■ **Set task**: Rework the listing below so that every "hourglass" becomes "timer", and leave the rest untouched.

■ **Records to process**:
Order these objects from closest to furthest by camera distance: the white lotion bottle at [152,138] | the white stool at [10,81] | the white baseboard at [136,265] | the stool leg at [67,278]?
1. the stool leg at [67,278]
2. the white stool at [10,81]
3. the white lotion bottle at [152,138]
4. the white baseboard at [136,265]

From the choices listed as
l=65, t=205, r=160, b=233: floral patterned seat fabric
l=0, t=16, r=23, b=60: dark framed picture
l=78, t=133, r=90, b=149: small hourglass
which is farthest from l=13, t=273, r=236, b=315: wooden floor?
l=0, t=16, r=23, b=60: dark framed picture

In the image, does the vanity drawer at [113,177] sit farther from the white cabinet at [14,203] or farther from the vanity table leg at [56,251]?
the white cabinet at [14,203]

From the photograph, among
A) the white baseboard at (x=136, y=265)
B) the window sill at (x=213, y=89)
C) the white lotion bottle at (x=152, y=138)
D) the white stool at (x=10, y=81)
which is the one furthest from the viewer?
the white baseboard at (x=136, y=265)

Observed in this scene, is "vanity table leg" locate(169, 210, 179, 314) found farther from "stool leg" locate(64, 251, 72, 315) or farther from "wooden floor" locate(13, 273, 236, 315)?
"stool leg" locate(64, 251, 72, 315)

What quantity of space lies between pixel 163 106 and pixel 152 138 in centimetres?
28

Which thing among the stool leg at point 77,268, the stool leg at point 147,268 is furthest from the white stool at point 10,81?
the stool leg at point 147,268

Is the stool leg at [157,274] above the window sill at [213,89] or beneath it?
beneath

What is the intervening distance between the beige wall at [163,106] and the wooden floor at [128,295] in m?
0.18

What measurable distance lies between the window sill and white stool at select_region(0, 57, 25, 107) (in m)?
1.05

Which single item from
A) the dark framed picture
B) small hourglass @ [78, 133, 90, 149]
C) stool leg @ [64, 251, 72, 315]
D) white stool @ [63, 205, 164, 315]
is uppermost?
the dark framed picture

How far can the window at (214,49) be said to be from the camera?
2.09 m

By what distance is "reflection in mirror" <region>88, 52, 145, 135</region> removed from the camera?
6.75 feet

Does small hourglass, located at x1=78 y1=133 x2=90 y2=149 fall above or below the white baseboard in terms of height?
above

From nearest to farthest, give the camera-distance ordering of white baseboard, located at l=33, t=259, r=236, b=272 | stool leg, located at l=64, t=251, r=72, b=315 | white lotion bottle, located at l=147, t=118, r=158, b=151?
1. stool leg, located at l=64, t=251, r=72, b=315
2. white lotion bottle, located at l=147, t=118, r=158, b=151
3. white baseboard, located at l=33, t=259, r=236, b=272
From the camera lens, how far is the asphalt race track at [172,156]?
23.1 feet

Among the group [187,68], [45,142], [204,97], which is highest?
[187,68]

■ **Finished exercise**:
Order these objects from closest to furthest by camera distance: the white lotion bottle at [152,138] | the white stool at [10,81] | the white baseboard at [136,265] | the stool leg at [67,278]?
1. the stool leg at [67,278]
2. the white stool at [10,81]
3. the white lotion bottle at [152,138]
4. the white baseboard at [136,265]

From the choices listed as
l=65, t=205, r=160, b=233: floral patterned seat fabric
l=0, t=16, r=23, b=60: dark framed picture
l=78, t=133, r=90, b=149: small timer
which is farthest from l=13, t=273, r=236, b=315: wooden floor?
l=0, t=16, r=23, b=60: dark framed picture

In the image, does the vanity drawer at [113,177] sit farther from the white cabinet at [14,203] or farther from the vanity table leg at [56,251]?
the white cabinet at [14,203]

From the photograph, among
A) the white baseboard at (x=136, y=265)
B) the window sill at (x=213, y=89)
C) the white lotion bottle at (x=152, y=138)
D) the white stool at (x=10, y=81)
which is the one furthest from the viewer?
the white baseboard at (x=136, y=265)

Observed in this scene, is "vanity table leg" locate(169, 210, 179, 314) found farther from "stool leg" locate(64, 251, 72, 315) or farther from "wooden floor" locate(13, 273, 236, 315)?
"stool leg" locate(64, 251, 72, 315)

What quantity of space lies between pixel 163 106 and pixel 152 138 in centimetres?
28

Which thing among the stool leg at point 77,268, the stool leg at point 147,268 is furthest from the white stool at point 10,81?
the stool leg at point 147,268

Is the stool leg at [157,274] above the window sill at [213,89] or beneath it?
beneath

What is the intervening distance between the beige wall at [163,106] and the wooden floor at [128,295] in m?
0.18

What measurable distance lies between the window sill and white stool at select_region(0, 57, 25, 107) (in m)?
1.05

Which single item from
A) the dark framed picture
B) small timer @ [78, 133, 90, 149]
C) stool leg @ [64, 251, 72, 315]
D) white stool @ [63, 205, 164, 315]
is uppermost?
the dark framed picture

How far can the window at (214,49) be said to be from the camera?
2.09 m

By what distance is "reflection in mirror" <region>88, 52, 145, 135</region> removed from the camera?
6.75 feet

Does small timer, located at x1=78 y1=133 x2=90 y2=149 fall above or below the white baseboard in terms of height?
above

From nearest to farthest, give the camera-distance ordering of white baseboard, located at l=33, t=259, r=236, b=272 | stool leg, located at l=64, t=251, r=72, b=315 | white lotion bottle, located at l=147, t=118, r=158, b=151?
1. stool leg, located at l=64, t=251, r=72, b=315
2. white lotion bottle, located at l=147, t=118, r=158, b=151
3. white baseboard, located at l=33, t=259, r=236, b=272
From the camera lens, how far is the asphalt race track at [172,156]?
23.1 feet

Among the group [187,68], [45,142], [204,97], which is highest?
[187,68]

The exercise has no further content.